Oleh : Ratna Sari
Setiap kali mendengar kalimat “Surga ada di telapak kaki ibu,” Nadine hanya terdiam.
Bukan karena ia tak mempercayainya, tapi karena ia sudah kehilangan sosok yang membawa surga itu sekarang.
Tiga tahun telah berlalu sejak ibunya meninggal. Dan sejak saat itu, setiap kali orang-orang membicarakan bakti kepada ibu, tentang menyuapi, merawat, memijat kaki yang lelah, atau hanya membuatkan makan. Nadine hanya menelan diam. Ia tak punya lagi telapak kaki itu. Tak ada lagi pelukan hangat atau suara lembut yang menyambutnya saat pulang.
Teman-temannya masih bisa mencium tangan ibu mereka sebelum berangkat, mengirim pesan “sudah makan belum” ataupun “pulang jam berapa” bahkan sesekali bertengkar lalu berbaikan. Nadine hanya bisa mengamati dari jauh, seraya menahan sesak di dadanya sendiri.
Suatu malam, sahabatnya, Lila bertanya, “Kenapa kamu akhir-akhir ini sering melamun, Nad?”
Nadine menunduk, dengan suara tercekat lalu menjawab pelan, “Karena surgaku tidak sedekat kalian.”
Tak semua orang mengerti apa maksudnya. Tapi bagi Nadine, kalimat itu menyimpan beban rindu dan kehilangan yang dalam. Ia tak lagi bisa menebus dosa masa lalu dengan pelukan. Tak bisa meminta maaf secara langsung. Surga, yang dulu katanya begitu dekat, kini terasa jauh, menggantung di antara doa dan kenangan.

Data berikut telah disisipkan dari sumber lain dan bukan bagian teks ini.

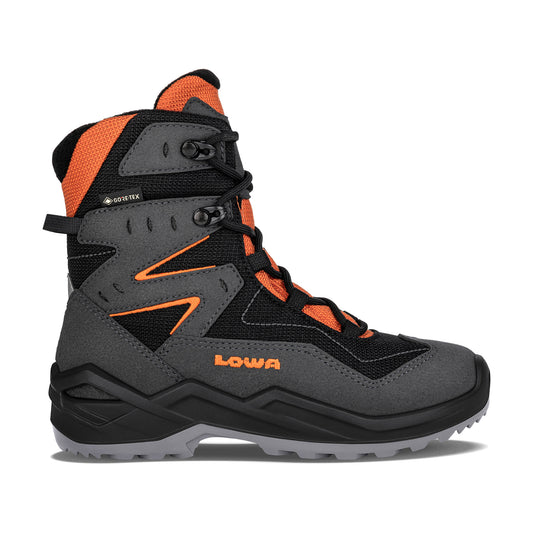 LINO GTX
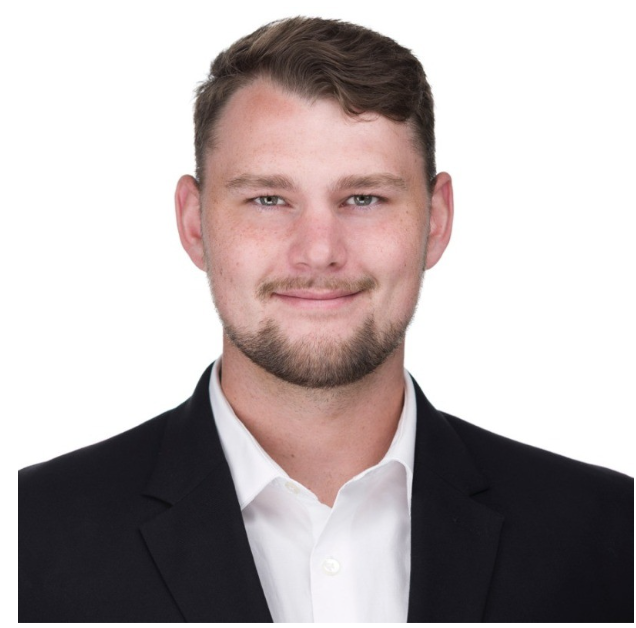 Jesse, Founder of Legacy Waypoint Partners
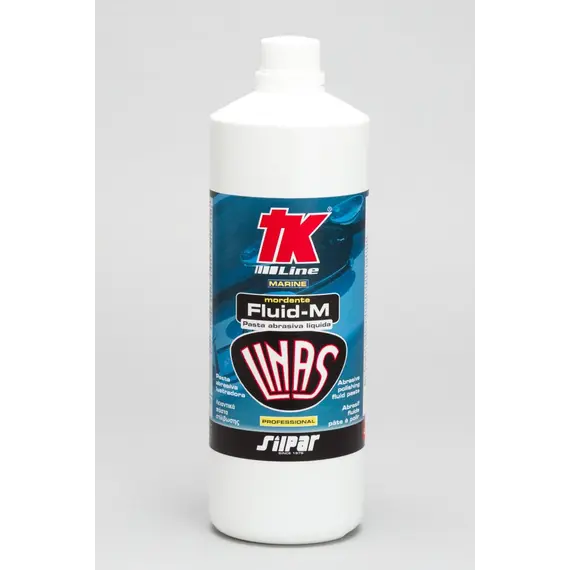 Linas Fluid-M - 1L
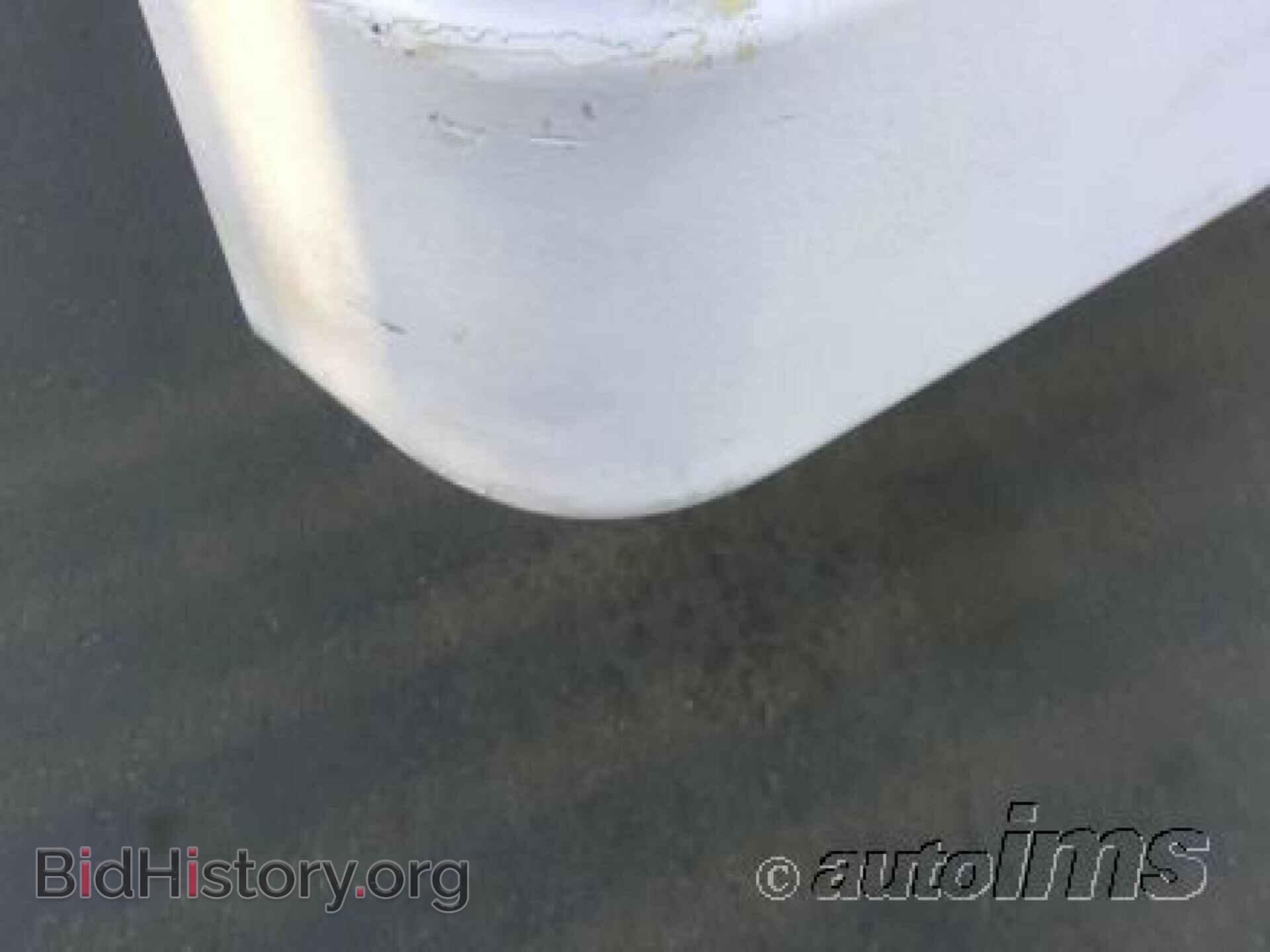 2010 FORD ECONOLINE - VIN: 1FC4E4KL3ADA95522 - Photo 9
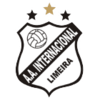 Internacional Limeira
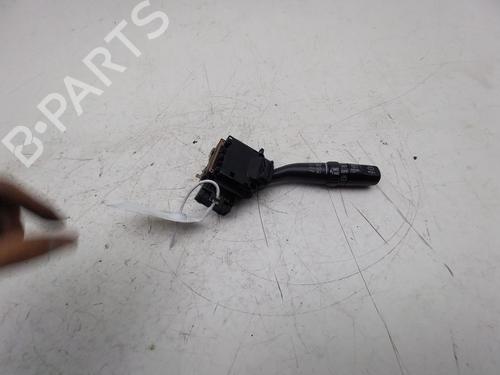 Used Steering column stalk TOYOTA CELICA Coupe (_T20_) 1.8 i 16V (AT200) (116 hp) 26612089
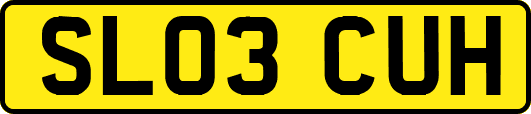 SL03CUH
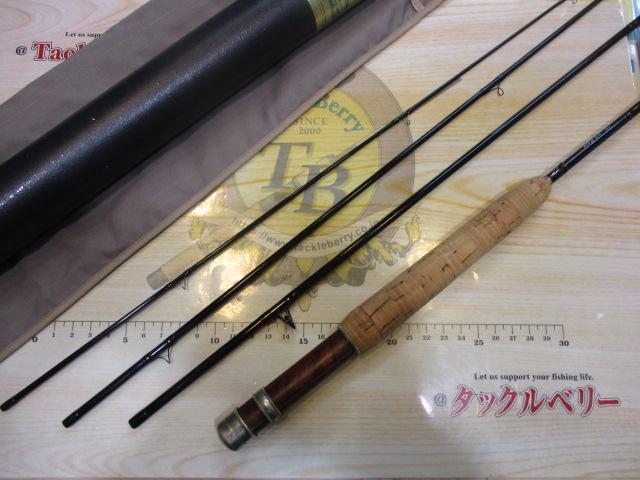 CFF RS804#1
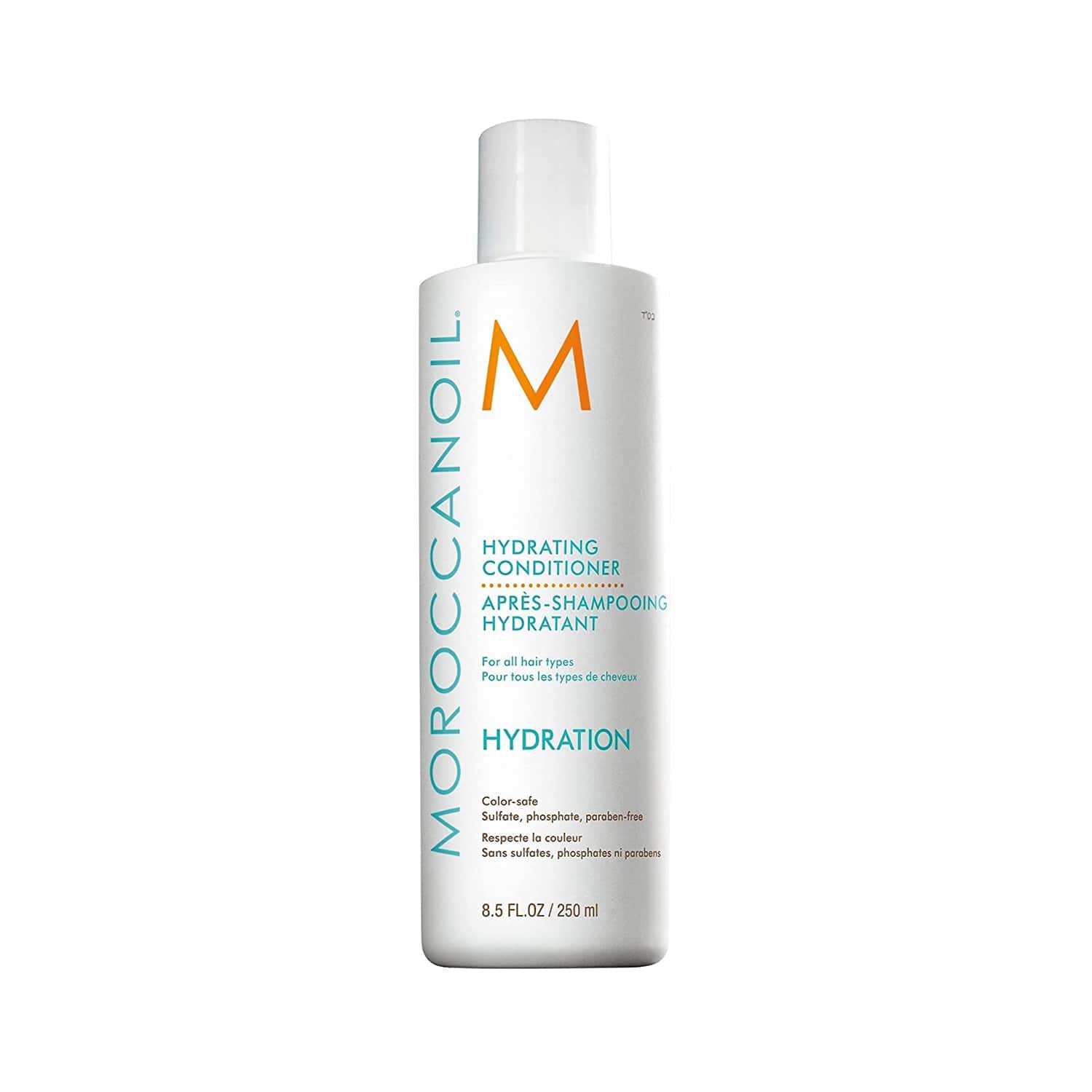Moroccanoil Hydrating Conditioner
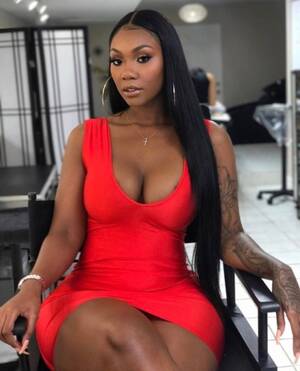 Nikki Crew Porn Tumblr - Nikki Crew Porn Tumblr | Sex Pictures Pass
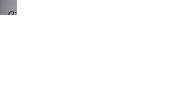 20150411_162218.gif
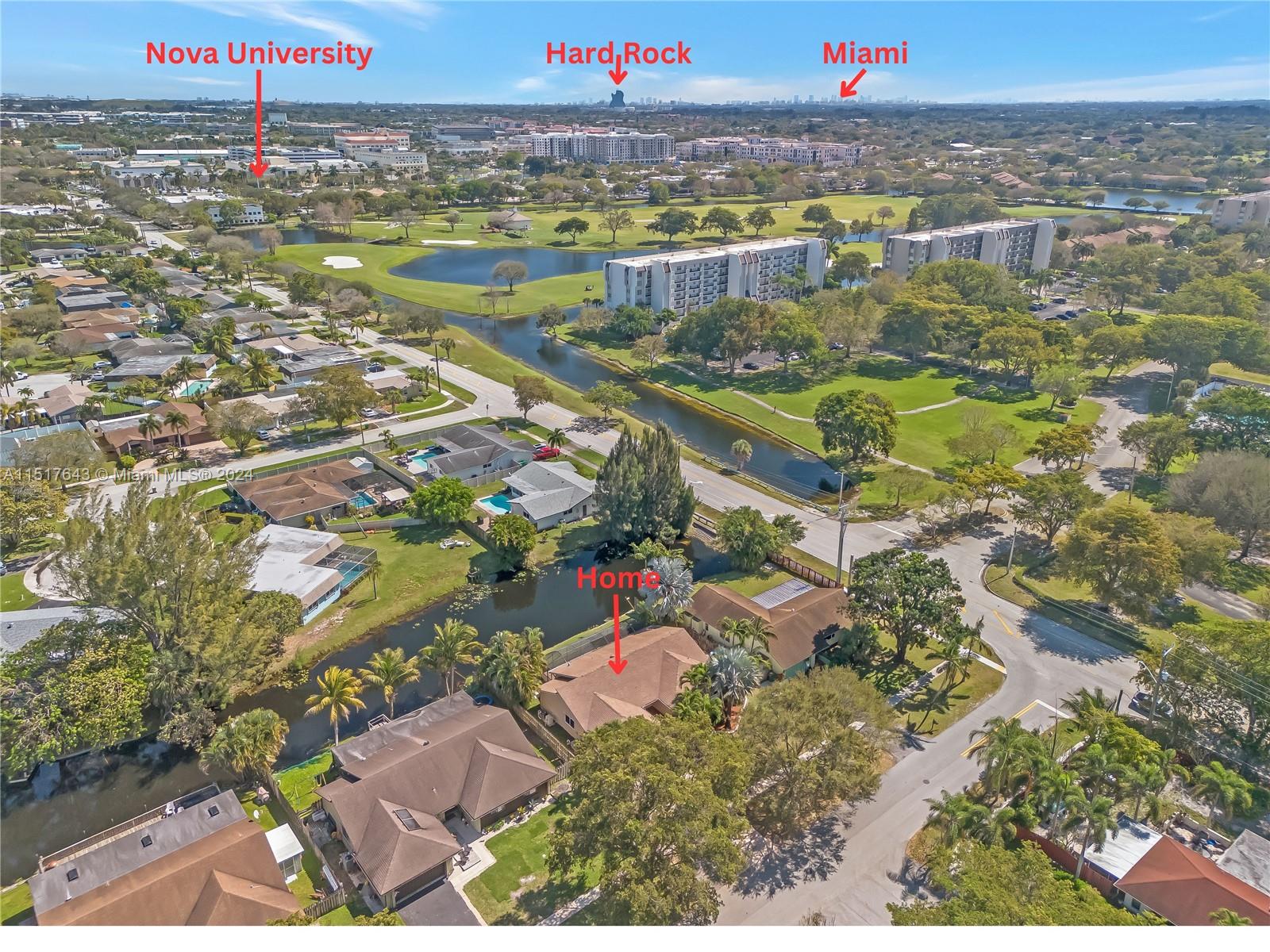 ROLLING HILLS LAKE ESTATE - Residential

Namun, perlahan-lahan Nadine mulai mengerti. Bahwa surga memang ada di telapak kaki ibu itu dalam artinya bakti anak kepada ibunya. Surga juga bisa dijangkau dalam cara seseorang hidup. Dalam bagaimana ia memperlakukan orang lain, bagaimana cara ia beribadah, bagaimana menjaga nama baik orang tuanya, dan mendoakan ibu yang telah tiada setiap malam.
Jika surga memang pernah ada di bawah langkah ibunya, maka kini surga itu adalah jejak yang harus ia lanjutkan.
Dan Nadine tahu, meski jalannya tak mudah, lebih panjang, dan tidak sedekat orang lain, ia masih punya kesempatan. Untuk menjemput surga itu, meski lewat doa, air mata, cinta yang tak pernah selesai dan dengan cara yang tak sama.